3 Ocak 2022 Pazartesi

Uyuyan Melanet- 1.Bölüm (Duygu&Undine)





 1.Bölüm


Karanlık çöktüğünde hava iyiden iyiye soğumaya başladı. Çocuk, terk edilmiş binanın bir köşesine çaresizce sinmişti. Peşindeki kişilerin onu bulmamasını umuyordu. Yediği o kadar dayaktan sonra daha fazlasını kaldıramazdı. Bir gözü şişmiş, alt dudağı morarmıştı. Saldırganlardan biri onu yere fırlattığı için sırtında da keskin bir acı hissediyordu. Endişe içinde beklerken nefes alışverişi düzene girdi, bu kez soğuk nedeniyle uyuşukluk hissetmeye başladı. Yerdeki kartonların üzerine kıvrıldı. Üfleyerek morarmaya başlayan ellerini ısıtmaya çalıştı. Açlık ve soğuğa karşı koyamayacak durumdaydı.

Az önce hırsızlık yaparken yakalanmış, dövülmüştü. Kendisine bu işi yaptıran çete üyelerinden biri ise uzaktan izlemekle yetinmişti. Hatta yakalanmış olduğu için kendisini hor gördüğünü belirten bakışlar atmıştı. Çocuk araya birilerinin girmesinden faydalanarak oradan kaçmıştı, bir daha o çetenin eline düşmek istemiyordu.

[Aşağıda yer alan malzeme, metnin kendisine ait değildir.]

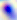 400x magnification. Toxoplasma gondii is seen. Photomicrograph.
State the blood parasite species.
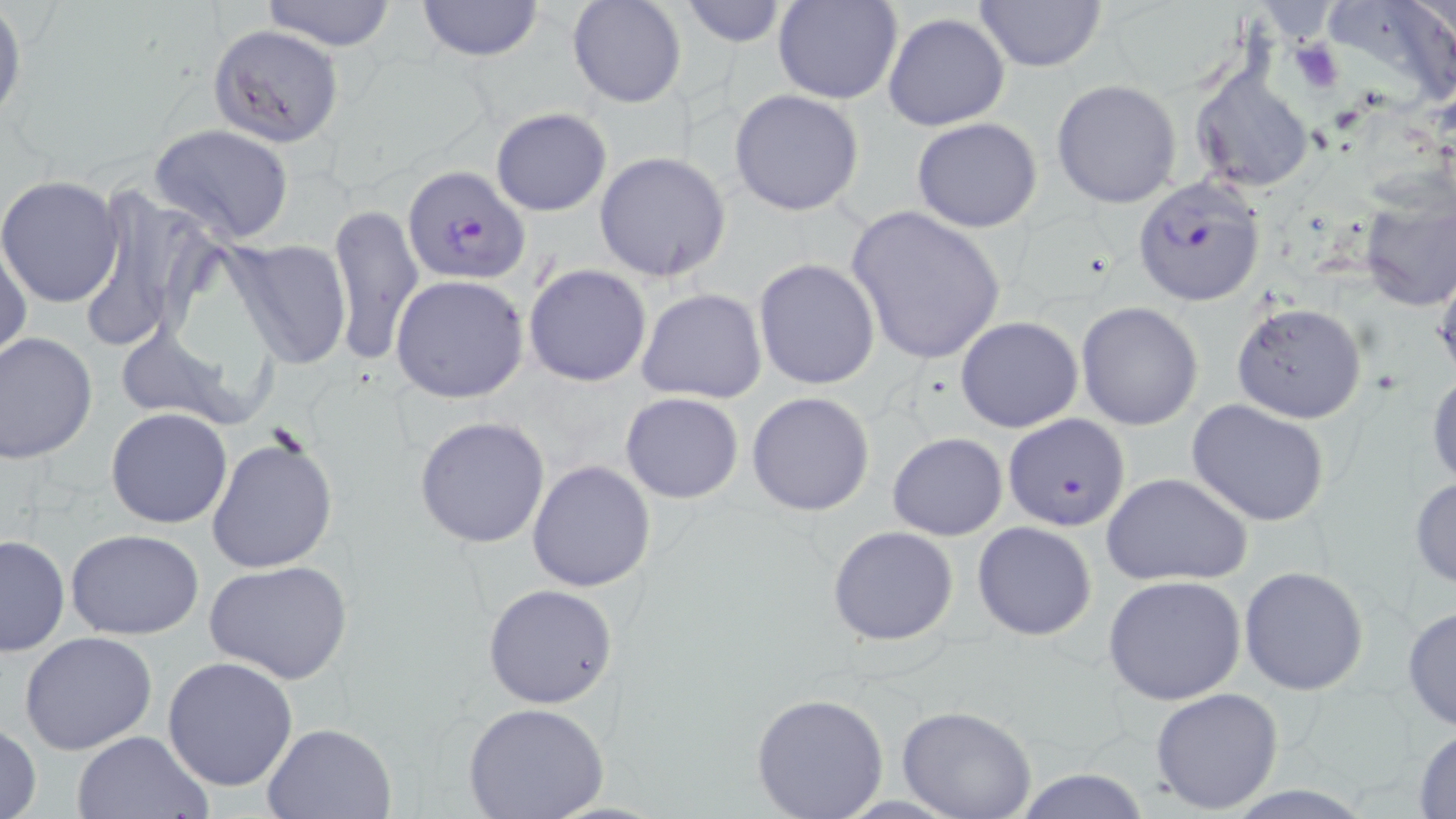
Plasmodium falciparum.

Approximate bounding boxes as (x1,y1)-(x2,y2) corner pairs in pixels. Plasmodium falciparum-infected red blood cell locations: (403,164)-(531,287), (1131,175)-(1267,306), (1002,412)-(1131,531). Platelet locations: (1289,41)-(1344,93). Uninfected red blood cell locations: (258,0)-(399,50), (413,0)-(546,63), (567,0)-(688,109), (773,0)-(903,104), (1324,0)-(1456,107), (679,1)-(788,48), (973,1)-(1107,73), (0,5)-(25,123), (883,12)-(1010,131), (208,24)-(343,147), (1188,63)-(1316,194), (1051,79)-(1182,208), (727,88)-(865,216), (490,106)-(612,216), (912,118)-(1043,233), (150,122)-(296,244), (593,151)-(731,282), (0,176)-(125,306), (76,185)-(221,354), (1355,190)-(1456,311), (328,203)-(424,366), (846,205)-(1007,366), (0,238)-(31,363), (223,238)-(354,368), (753,258)-(880,392), (1433,262)-(1455,382), (523,263)-(652,387), (391,274)-(529,402), (637,287)-(767,404), (1232,301)-(1366,424), (1076,302)-(1203,430), (954,316)-(1085,432), (113,325)-(251,429), (0,331)-(99,464), (1427,367)-(1456,490), (745,391)-(875,517), (620,393)-(744,505), (1187,399)-(1332,528), (105,408)-(233,529), (414,415)-(551,549), (888,431)-(1008,540), (205,434)-(339,575), (526,460)-(657,593), (1102,472)-(1252,588), (1410,475)-(1456,589), (973,522)-(1096,641), (826,525)-(960,646), (65,530)-(204,640), (0,534)-(70,658), (205,561)-(353,684), (1239,565)-(1369,696), (1103,574)-(1246,705), (482,583)-(618,708), (1401,605)-(1456,733), (20,632)-(158,755), (163,657)-(299,792), (1151,687)-(1285,814), (750,692)-(890,818), (462,701)-(610,819), (897,706)-(1038,819), (0,721)-(43,819), (262,722)-(399,818), (1412,727)-(1456,816), (70,730)-(211,818), (1004,767)-(1154,819). Captured at 1000x magnification. Single field of view. Optical microscopy. May-Grünwald-Giemsa-stained preparation. Image is 1456×819 pixels. Thin blood film.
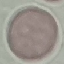
Result: no malaria parasites detected. Photographed with a smartphone camera at the microscope eyepiece. Automatically extracted cell patch, resized to 64 × 64 pixels. Giemsa-stained preparation. Thin blood film.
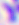 Photomicrograph. 400x magnification. Toxoplasma gondii is seen.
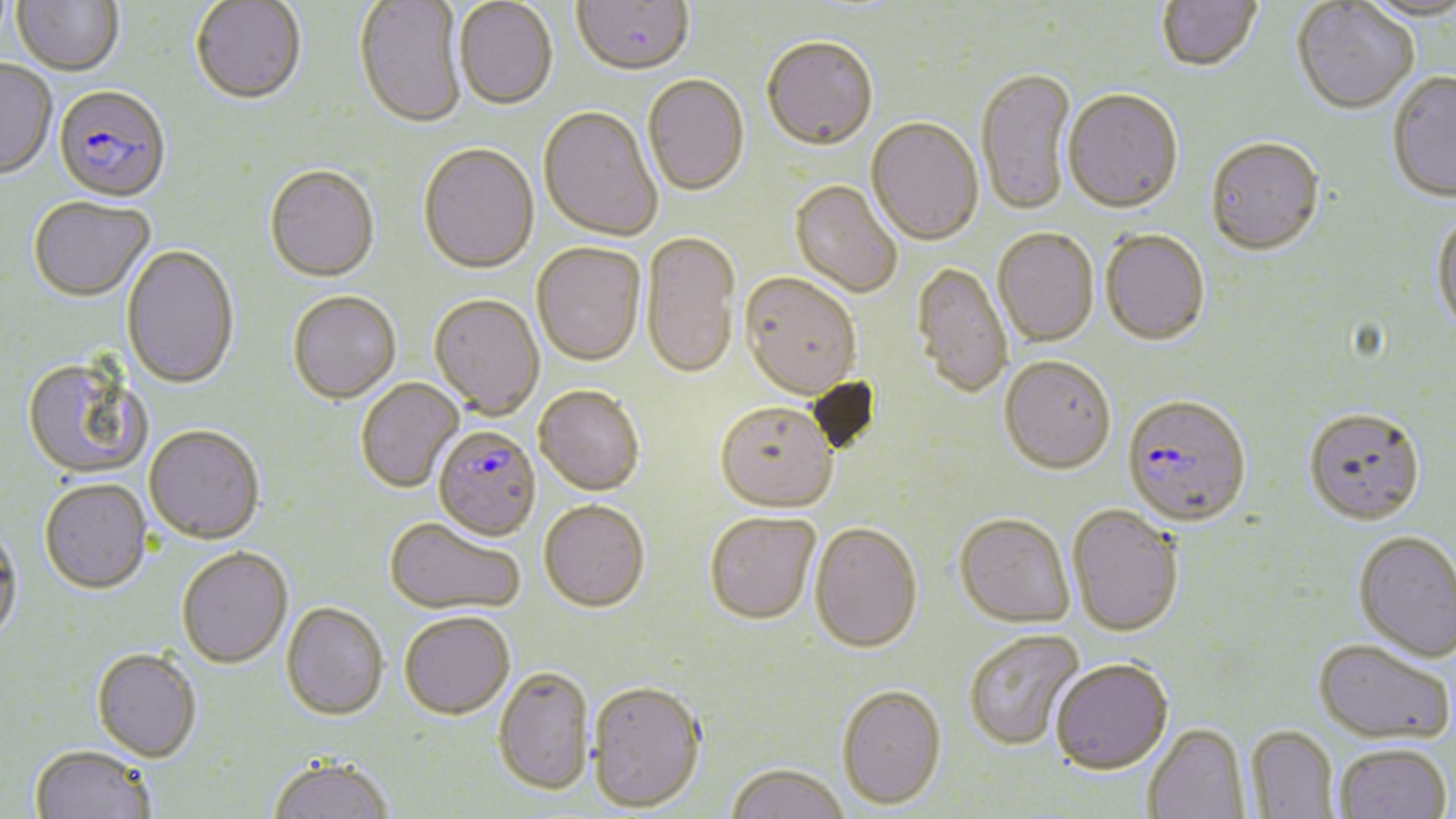
Summary:
  - Coordinate format: approximate bounding boxes as [x1, y1, x2, y2] in pixels
  - Uninfected red blood cell locations: [573, 0, 695, 75], [1156, 0, 1263, 74], [1356, 0, 1456, 23], [11, 1, 124, 77], [191, 1, 307, 105], [354, 1, 467, 130], [453, 1, 558, 111], [1292, 1, 1419, 114], [761, 35, 879, 151], [0, 59, 57, 180], [976, 67, 1076, 217], [1387, 71, 1456, 203], [643, 74, 750, 197], [1062, 88, 1184, 213], [538, 106, 663, 242], [866, 117, 984, 246], [1205, 137, 1324, 255], [418, 144, 539, 274], [264, 166, 380, 283], [790, 180, 903, 298], [28, 198, 155, 303], [1431, 210, 1456, 338], [993, 227, 1099, 347], [1100, 229, 1210, 345], [641, 231, 740, 380], [532, 242, 646, 366], [121, 245, 240, 391], [911, 263, 1013, 400], [740, 271, 862, 398], [288, 290, 401, 404], [429, 294, 545, 419], [999, 355, 1117, 474], [21, 358, 151, 481], [355, 378, 464, 493], [533, 384, 645, 495], [715, 400, 838, 512], [1304, 406, 1426, 524], [144, 425, 265, 544], [40, 479, 151, 595], [538, 499, 650, 612], [1067, 503, 1184, 636], [704, 511, 820, 624], [955, 512, 1075, 628], [384, 517, 524, 617], [810, 522, 922, 653], [0, 523, 23, 645], [1353, 530, 1456, 661], [177, 547, 293, 669], [280, 603, 389, 722], [399, 611, 515, 720], [963, 628, 1085, 751], [1314, 638, 1455, 744], [91, 648, 202, 763], [1050, 657, 1173, 773], [493, 666, 595, 797], [588, 680, 707, 812], [836, 684, 947, 809], [1142, 723, 1250, 819], [1246, 724, 1339, 818], [1334, 743, 1451, 819], [30, 746, 155, 819], [267, 757, 395, 819], [724, 762, 851, 819]
  - Plasmodium falciparum-infected red blood cell locations: [53, 86, 171, 204], [1122, 394, 1251, 525], [432, 424, 541, 541]
  - Slide-level diagnosis: Plasmodium falciparum
  - Field of view: single
  - Magnification: 1000x
  - Preparation: thin blood smear
  - Image size: 1456×819 pixels
  - Stain: May-Grünwald-Giemsa
  - Modality: light microscopy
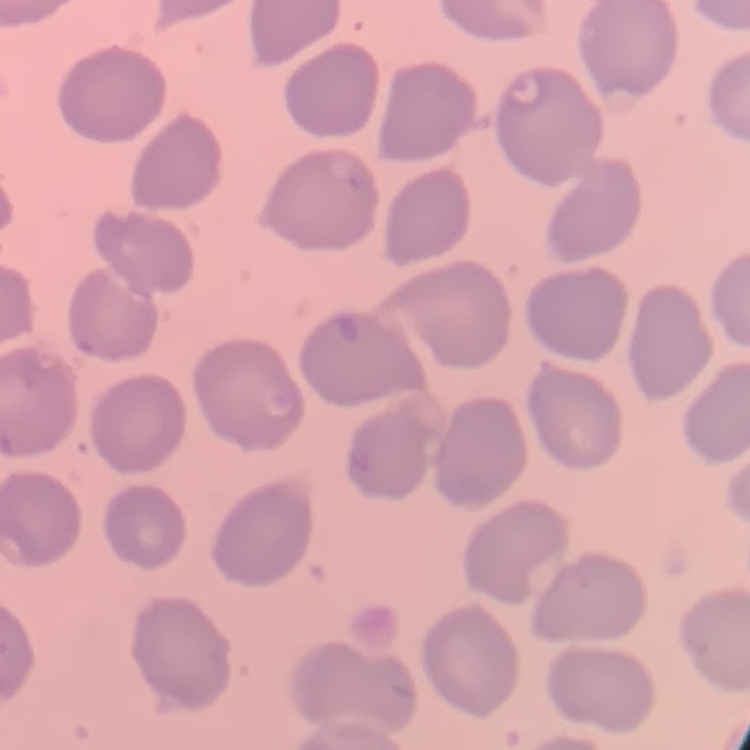
erythrocyte morphology = no rouleaux formation
image type = square crop of a larger photomicrograph
preparation = thin blood film
stain = Field's or Giemsa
Report the malaria status of this cell.
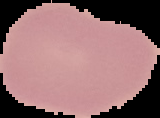

It is uninfected.

Image is 160×118 pixels. From a thin blood smear. Cell region segmented out of the field of view; the surrounding area is masked to black.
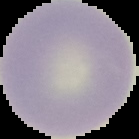

image size = 139×139 pixels
result = no Plasmodium parasites detected
preparation = thin blood film
image type = segmented cell region on a black background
Identify the preparation type.
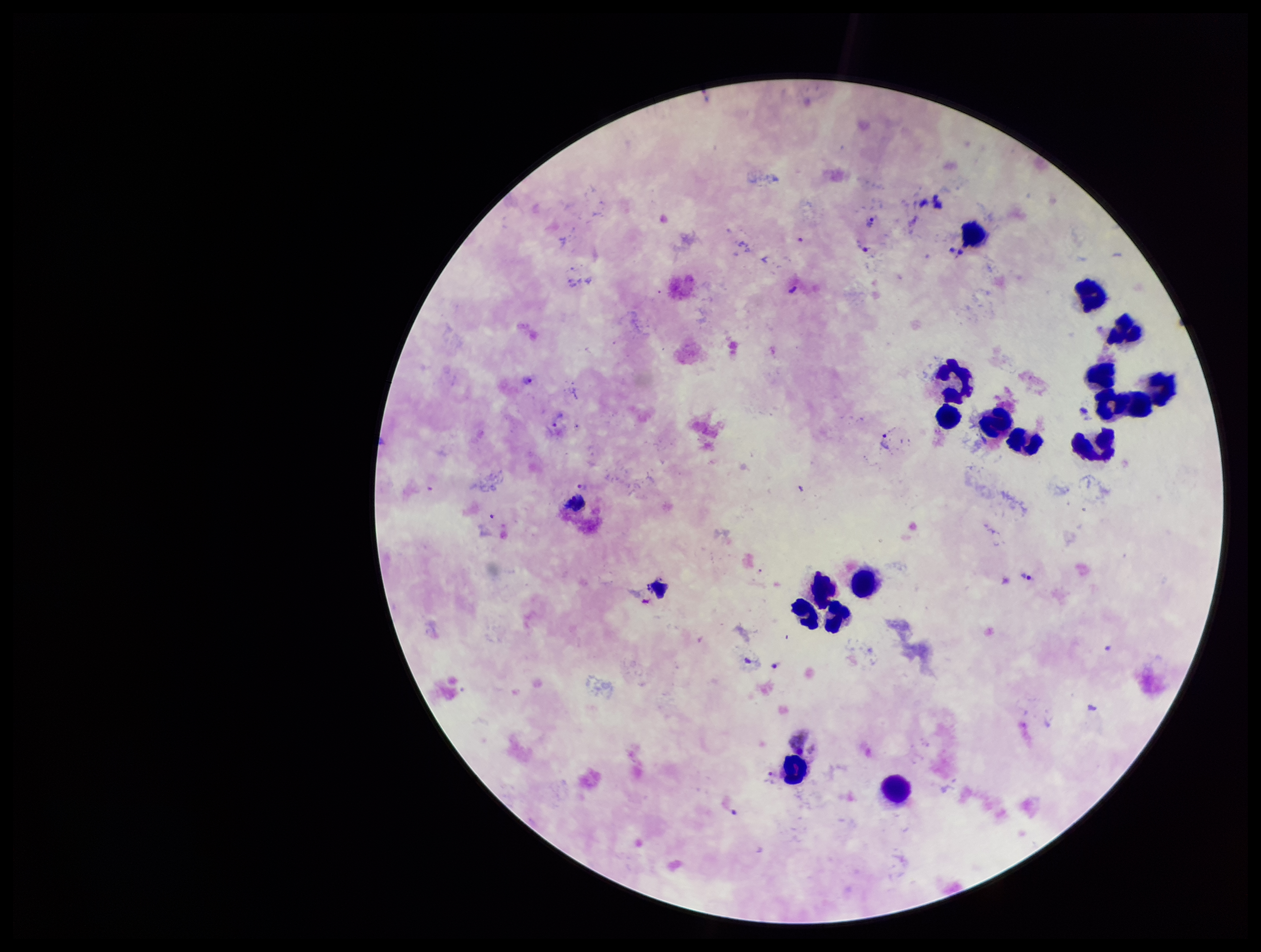

A thick smear.

Patient malaria status: infected. Leukocyte count: 18. Smartphone photograph taken through the eyepiece of a microscope. Giemsa stain. Parasite count: 9. Species reported for this patient: Plasmodium vivax. Image is 1261×952 pixels. One field from this slide. Plasmodium parasites: seen.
Name the parasite shown.
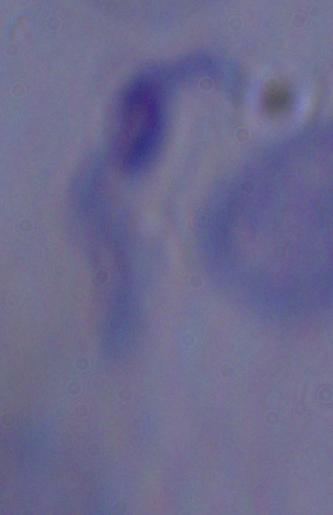
This is a trypanosome.

magnification = 1000x
modality = photomicrograph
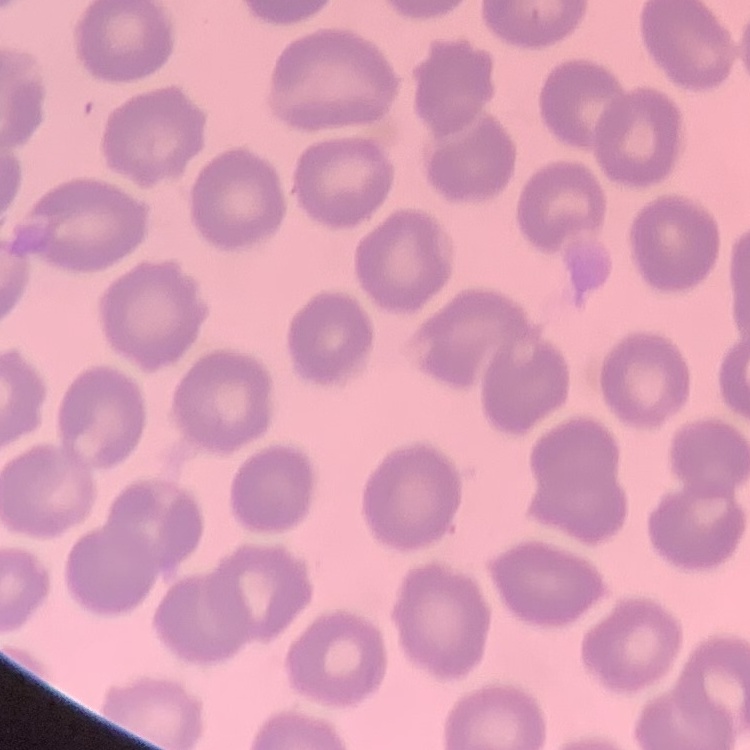 The erythrocytes show no rouleaux formation. Thin blood smear. Field's or Giemsa stain. One tile cut from a larger photomicrograph.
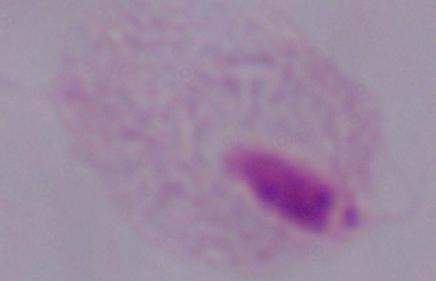
1000x magnification. A trichomonad is shown. Micrograph.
Identify the cell.
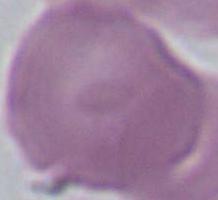
An erythrocyte.

magnification = 1000x
modality = micrograph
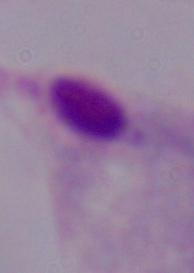

Captured at 1000x magnification. A trichomonad is shown. Micrograph.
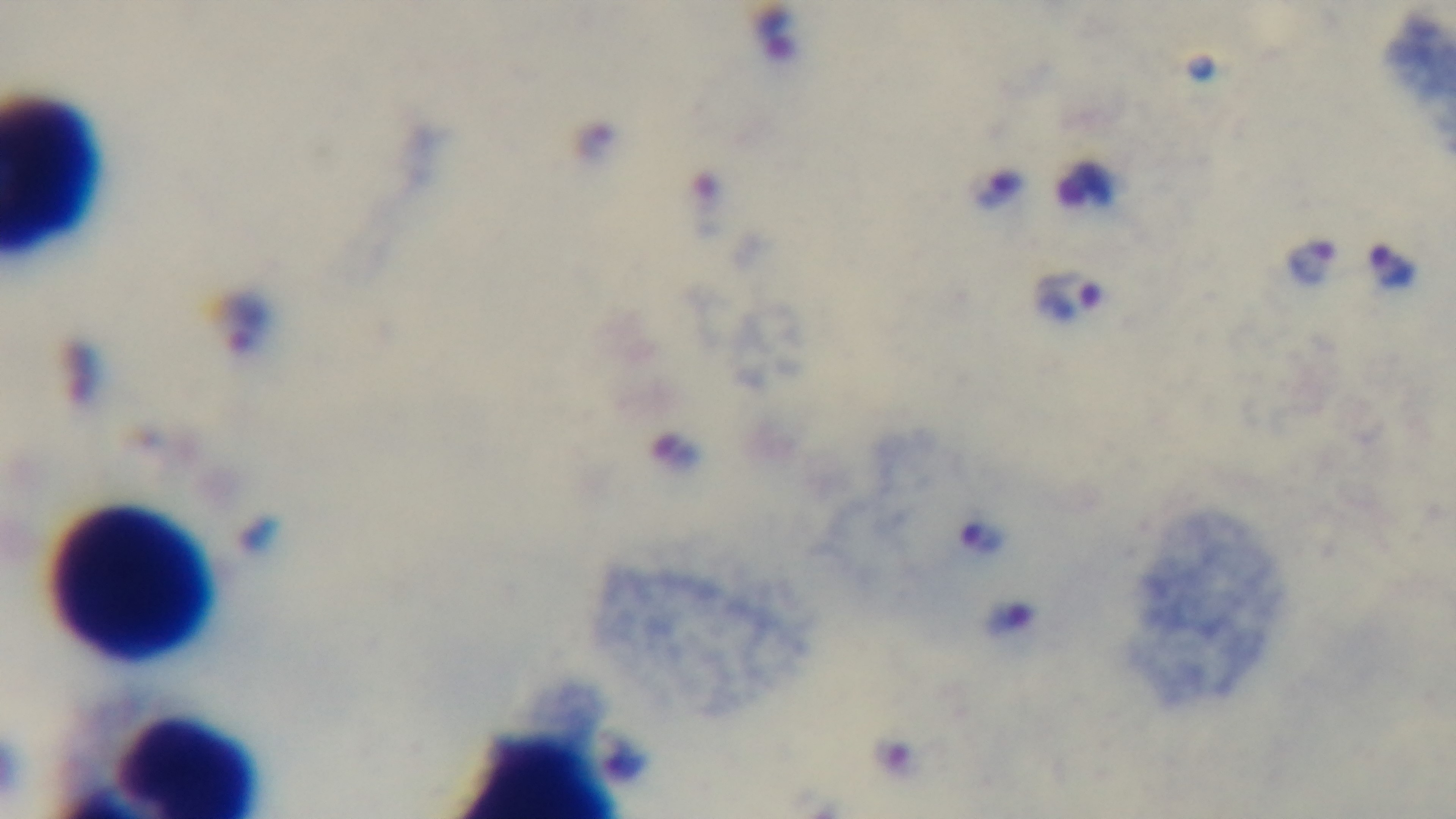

Dışarıdan sızan cılız ışığın aydınlattığı duvara odaklandı boş bakışları. Sonra birden fark ettiği bir karaltı beyninde alarm zilleri çalmasına neden oldu. Peşindekilerin kendisini bulduğunu düşünerek korkuya kapıldı. Ne kadar dikkatle baksa da yaklaşan karaltının sahibini seçemiyordu. Bir gölgeden farksızdı. Gölge yavaşça eğilip onu kucağına aldığında çocuk, bedenine herhangi bir şeyin değdiğini hissetmedi. Dışarıya çıkarılırken sanki havada süzülüyor gibiydi. Açık havaya çıktıklarında iyice ağırlaşan göz kapakları yavaş yavaş kapandı.

Uyandığında eski, ahşap bir evde buldu kendini. Eskisinden çok daha iyi hissediyor, dahası artık üşümüyordu. Yanan soba içini ısıtıyordu.  Masada birkaç kişinin fısıltı ile konuştuğunu fark edince şaşırdı. İçlerinden birinin kendisini taşıyan kişi olduğunu düşündü. Yardım ettiğine göre kötü biri olamazdı. Yavaşça kalkıp düğmeye uzandı ve ışığı yaktı. Aynı anda korkuyla bağırıp geriye attı kendini. İnsan olduğunu düşündüğü şeyler birer gölgeden ibaretti. “Siz, siz de nesiniz böyle?”

Gölgeler de en az çocuk kadar şaşkındı. İçlerinden biri ayağa kalktı. “Sana zarar vermeyeceğiz, sakin ol. Hem bizi görebilen ilk kişisin. Bizim de ne kadar hayrete düştüğümüzü anlayabiliyor musun?”

Çocuk anlamadığını belirtircesine başını iki yana salladı. Gözlerindeki endişe silinmemişti. Gölgeler ne demeleri gerektiğinden emin değildi.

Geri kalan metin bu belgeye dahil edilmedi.